Take every record and write it out again exactly, with no images included.

══ Records to process

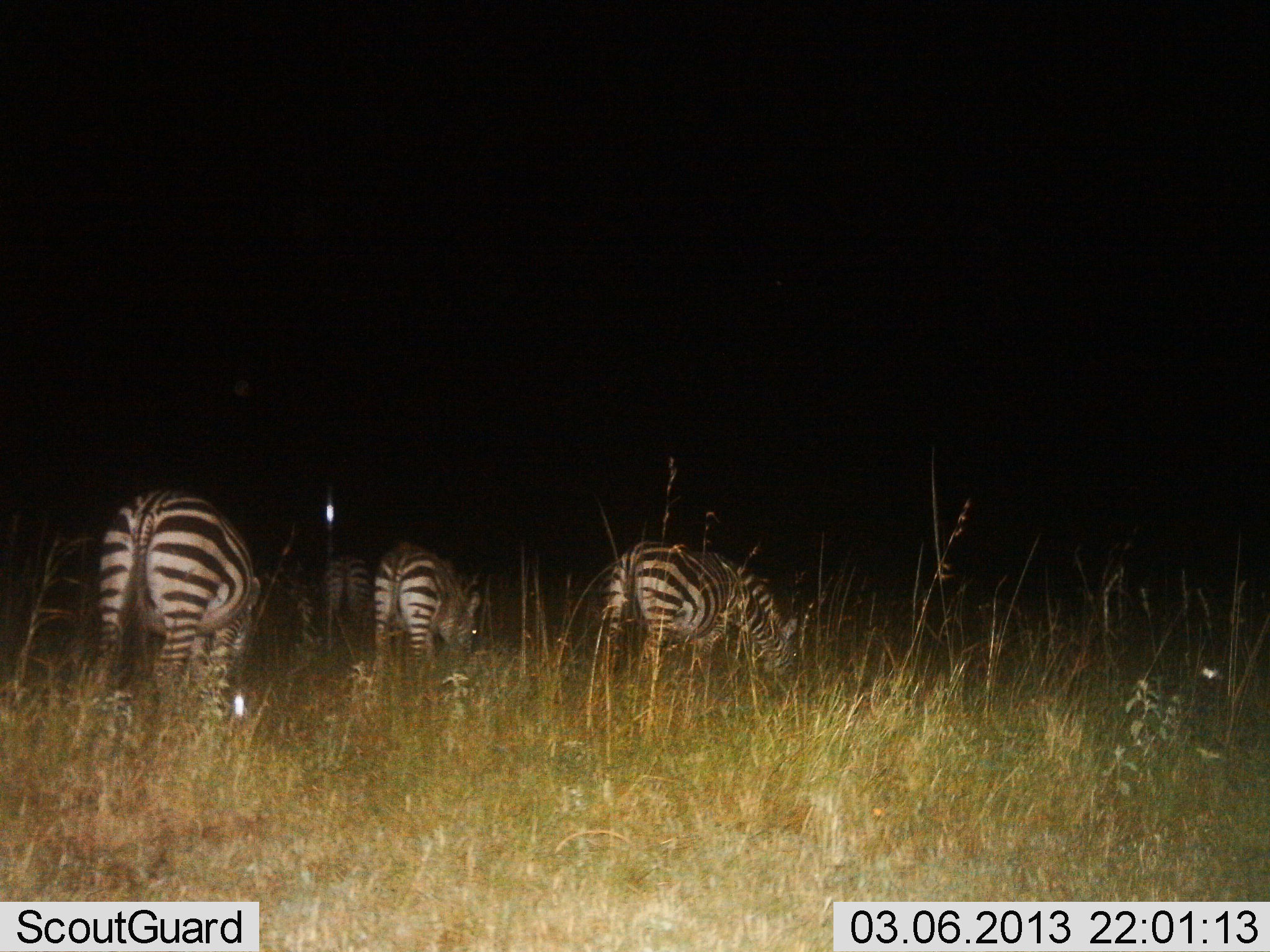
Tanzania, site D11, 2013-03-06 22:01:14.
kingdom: Animalia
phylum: Chordata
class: Mammalia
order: Perissodactyla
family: Equidae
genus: Equus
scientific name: Equus quagga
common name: plains zebra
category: zebra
Zebra (plains zebra) (Equus quagga), count 4. Behavior (volunteer vote fractions): standing 18%, resting 0%, moving 6%, interacting 0%. Young present (vote fraction): 0%. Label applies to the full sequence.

════

Your response:
Tanzania, site D11, 2013-03-06 22:01:14.
kingdom: Animalia
phylum: Chordata
class: Mammalia
order: Perissodactyla
family: Equidae
genus: Equus
scientific name: Equus quagga
common name: plains zebra
category: zebra
Zebra (plains zebra) (Equus quagga), count 4. Behavior (volunteer vote fractions): standing 18%, resting 0%, moving 6%, interacting 0%. Young present (vote fraction): 0%. Label applies to the full sequence.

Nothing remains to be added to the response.